** REQUIRED TASK **
Give the listing below as a JSON list of strings, with one string for each line and blank lines dropped.

** SOURCE RECORDS **

____________

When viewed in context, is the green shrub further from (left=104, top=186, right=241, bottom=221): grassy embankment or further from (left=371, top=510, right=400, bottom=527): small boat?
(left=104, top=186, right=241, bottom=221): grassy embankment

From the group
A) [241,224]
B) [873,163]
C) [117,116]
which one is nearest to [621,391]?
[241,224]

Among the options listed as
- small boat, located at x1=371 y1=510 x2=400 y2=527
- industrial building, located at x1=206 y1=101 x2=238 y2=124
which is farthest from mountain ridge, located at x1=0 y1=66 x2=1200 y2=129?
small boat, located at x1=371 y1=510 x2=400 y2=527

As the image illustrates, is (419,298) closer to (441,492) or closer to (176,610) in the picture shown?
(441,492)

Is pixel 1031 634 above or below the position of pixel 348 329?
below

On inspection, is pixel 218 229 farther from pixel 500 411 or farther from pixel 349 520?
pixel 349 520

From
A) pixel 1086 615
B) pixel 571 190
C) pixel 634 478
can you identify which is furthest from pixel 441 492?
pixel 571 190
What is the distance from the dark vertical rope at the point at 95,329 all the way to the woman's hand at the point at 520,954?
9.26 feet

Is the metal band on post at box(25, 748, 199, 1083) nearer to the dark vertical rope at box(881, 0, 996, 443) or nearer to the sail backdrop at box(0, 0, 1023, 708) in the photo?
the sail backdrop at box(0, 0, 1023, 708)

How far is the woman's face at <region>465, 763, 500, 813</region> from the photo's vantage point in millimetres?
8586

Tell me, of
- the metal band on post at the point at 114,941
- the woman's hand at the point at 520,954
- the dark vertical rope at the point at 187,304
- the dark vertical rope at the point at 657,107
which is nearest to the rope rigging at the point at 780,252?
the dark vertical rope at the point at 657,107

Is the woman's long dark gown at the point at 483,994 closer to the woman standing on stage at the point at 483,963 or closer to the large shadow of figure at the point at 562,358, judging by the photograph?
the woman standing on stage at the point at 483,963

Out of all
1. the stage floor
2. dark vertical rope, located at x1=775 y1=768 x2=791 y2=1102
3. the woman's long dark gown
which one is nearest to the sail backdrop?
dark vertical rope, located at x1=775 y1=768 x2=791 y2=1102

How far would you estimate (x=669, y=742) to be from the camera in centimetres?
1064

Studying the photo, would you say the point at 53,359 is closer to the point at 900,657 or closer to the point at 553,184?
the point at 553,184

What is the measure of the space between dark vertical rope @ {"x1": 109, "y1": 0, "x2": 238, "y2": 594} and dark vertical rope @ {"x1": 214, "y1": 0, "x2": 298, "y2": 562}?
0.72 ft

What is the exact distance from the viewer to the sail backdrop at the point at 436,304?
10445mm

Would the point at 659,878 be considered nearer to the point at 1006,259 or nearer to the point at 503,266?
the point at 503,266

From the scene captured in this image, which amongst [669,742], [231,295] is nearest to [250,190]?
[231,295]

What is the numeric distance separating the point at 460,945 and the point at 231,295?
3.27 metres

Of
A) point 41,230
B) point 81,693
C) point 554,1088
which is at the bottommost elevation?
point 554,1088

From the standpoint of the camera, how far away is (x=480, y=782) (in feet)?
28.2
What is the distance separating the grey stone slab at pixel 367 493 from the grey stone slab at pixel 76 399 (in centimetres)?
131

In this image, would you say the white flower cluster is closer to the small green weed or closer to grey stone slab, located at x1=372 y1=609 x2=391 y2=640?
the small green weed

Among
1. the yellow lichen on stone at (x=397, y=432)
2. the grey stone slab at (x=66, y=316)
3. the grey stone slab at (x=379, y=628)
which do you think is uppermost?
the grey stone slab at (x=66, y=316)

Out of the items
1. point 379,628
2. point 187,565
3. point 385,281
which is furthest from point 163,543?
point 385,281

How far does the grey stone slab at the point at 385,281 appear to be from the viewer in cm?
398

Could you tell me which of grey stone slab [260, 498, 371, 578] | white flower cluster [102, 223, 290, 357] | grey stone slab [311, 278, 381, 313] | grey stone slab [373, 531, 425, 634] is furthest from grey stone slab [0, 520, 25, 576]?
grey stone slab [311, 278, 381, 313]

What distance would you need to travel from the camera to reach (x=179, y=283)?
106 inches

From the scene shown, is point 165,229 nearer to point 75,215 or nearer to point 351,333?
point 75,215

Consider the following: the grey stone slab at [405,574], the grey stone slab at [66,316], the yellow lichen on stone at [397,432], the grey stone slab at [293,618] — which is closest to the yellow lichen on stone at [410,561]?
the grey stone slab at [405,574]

____________

** FULL ANSWER **
[
  "When viewed in context, is the green shrub further from (left=104, top=186, right=241, bottom=221): grassy embankment or further from (left=371, top=510, right=400, bottom=527): small boat?",
  "(left=104, top=186, right=241, bottom=221): grassy embankment",
  "From the group",
  "A) [241,224]",
  "B) [873,163]",
  "C) [117,116]",
  "which one is nearest to [621,391]?",
  "[241,224]",
  "Among the options listed as",
  "- small boat, located at x1=371 y1=510 x2=400 y2=527",
  "- industrial building, located at x1=206 y1=101 x2=238 y2=124",
  "which is farthest from mountain ridge, located at x1=0 y1=66 x2=1200 y2=129?",
  "small boat, located at x1=371 y1=510 x2=400 y2=527",
  "As the image illustrates, is (419,298) closer to (441,492) or closer to (176,610) in the picture shown?",
  "(441,492)",
  "Is pixel 1031 634 above or below the position of pixel 348 329?",
  "below",
  "On inspection, is pixel 218 229 farther from pixel 500 411 or farther from pixel 349 520?",
  "pixel 349 520",
  "From",
  "A) pixel 1086 615",
  "B) pixel 571 190",
  "C) pixel 634 478",
  "can you identify which is furthest from pixel 441 492?",
  "pixel 571 190",
  "What is the distance from the dark vertical rope at the point at 95,329 all the way to the woman's hand at the point at 520,954?",
  "9.26 feet",
  "Is the metal band on post at box(25, 748, 199, 1083) nearer to the dark vertical rope at box(881, 0, 996, 443) or nearer to the sail backdrop at box(0, 0, 1023, 708) in the photo?",
  "the sail backdrop at box(0, 0, 1023, 708)",
  "How far is the woman's face at <region>465, 763, 500, 813</region> from the photo's vantage point in millimetres?",
  "8586",
  "Tell me, of",
  "- the metal band on post at the point at 114,941",
  "- the woman's hand at the point at 520,954",
  "- the dark vertical rope at the point at 187,304",
  "- the dark vertical rope at the point at 657,107",
  "which is nearest to the rope rigging at the point at 780,252?",
  "the dark vertical rope at the point at 657,107",
  "Is the woman's long dark gown at the point at 483,994 closer to the woman standing on stage at the point at 483,963 or closer to the large shadow of figure at the point at 562,358, judging by the photograph?",
  "the woman standing on stage at the point at 483,963",
  "Out of all",
  "1. the stage floor",
  "2. dark vertical rope, located at x1=775 y1=768 x2=791 y2=1102",
  "3. the woman's long dark gown",
  "which one is nearest to the sail backdrop?",
  "dark vertical rope, located at x1=775 y1=768 x2=791 y2=1102",
  "How far would you estimate (x=669, y=742) to be from the camera in centimetres?",
  "1064",
  "Studying the photo, would you say the point at 53,359 is closer to the point at 900,657 or closer to the point at 553,184?",
  "the point at 553,184",
  "What is the measure of the space between dark vertical rope @ {\"x1\": 109, \"y1\": 0, \"x2\": 238, \"y2\": 594} and dark vertical rope @ {\"x1\": 214, \"y1\": 0, \"x2\": 298, \"y2\": 562}?",
  "0.72 ft",
  "What is the exact distance from the viewer to the sail backdrop at the point at 436,304?",
  "10445mm",
  "Would the point at 659,878 be considered nearer to the point at 1006,259 or nearer to the point at 503,266?",
  "the point at 503,266",
  "From the scene captured in this image, which amongst [669,742], [231,295] is nearest to [250,190]?",
  "[231,295]",
  "What is the numeric distance separating the point at 460,945 and the point at 231,295?",
  "3.27 metres",
  "Of",
  "A) point 41,230",
  "B) point 81,693",
  "C) point 554,1088",
  "which is at the bottommost elevation?",
  "point 554,1088",
  "From the standpoint of the camera, how far away is (x=480, y=782) (in feet)?",
  "28.2",
  "What is the distance separating the grey stone slab at pixel 367 493 from the grey stone slab at pixel 76 399 (in centimetres)?",
  "131",
  "In this image, would you say the white flower cluster is closer to the small green weed or closer to grey stone slab, located at x1=372 y1=609 x2=391 y2=640?",
  "the small green weed",
  "Among",
  "1. the yellow lichen on stone at (x=397, y=432)",
  "2. the grey stone slab at (x=66, y=316)",
  "3. the grey stone slab at (x=379, y=628)",
  "which do you think is uppermost?",
  "the grey stone slab at (x=66, y=316)",
  "Out of the items",
  "1. point 379,628",
  "2. point 187,565",
  "3. point 385,281",
  "which is furthest from point 163,543?",
  "point 385,281",
  "How far does the grey stone slab at the point at 385,281 appear to be from the viewer in cm?",
  "398",
  "Could you tell me which of grey stone slab [260, 498, 371, 578] | white flower cluster [102, 223, 290, 357] | grey stone slab [311, 278, 381, 313] | grey stone slab [373, 531, 425, 634] is furthest from grey stone slab [0, 520, 25, 576]?",
  "grey stone slab [311, 278, 381, 313]",
  "What distance would you need to travel from the camera to reach (x=179, y=283)?",
  "106 inches",
  "From the scene shown, is point 165,229 nearer to point 75,215 or nearer to point 351,333?",
  "point 75,215",
  "Consider the following: the grey stone slab at [405,574], the grey stone slab at [66,316], the yellow lichen on stone at [397,432], the grey stone slab at [293,618] — which is closest to the yellow lichen on stone at [410,561]?",
  "the grey stone slab at [405,574]"
]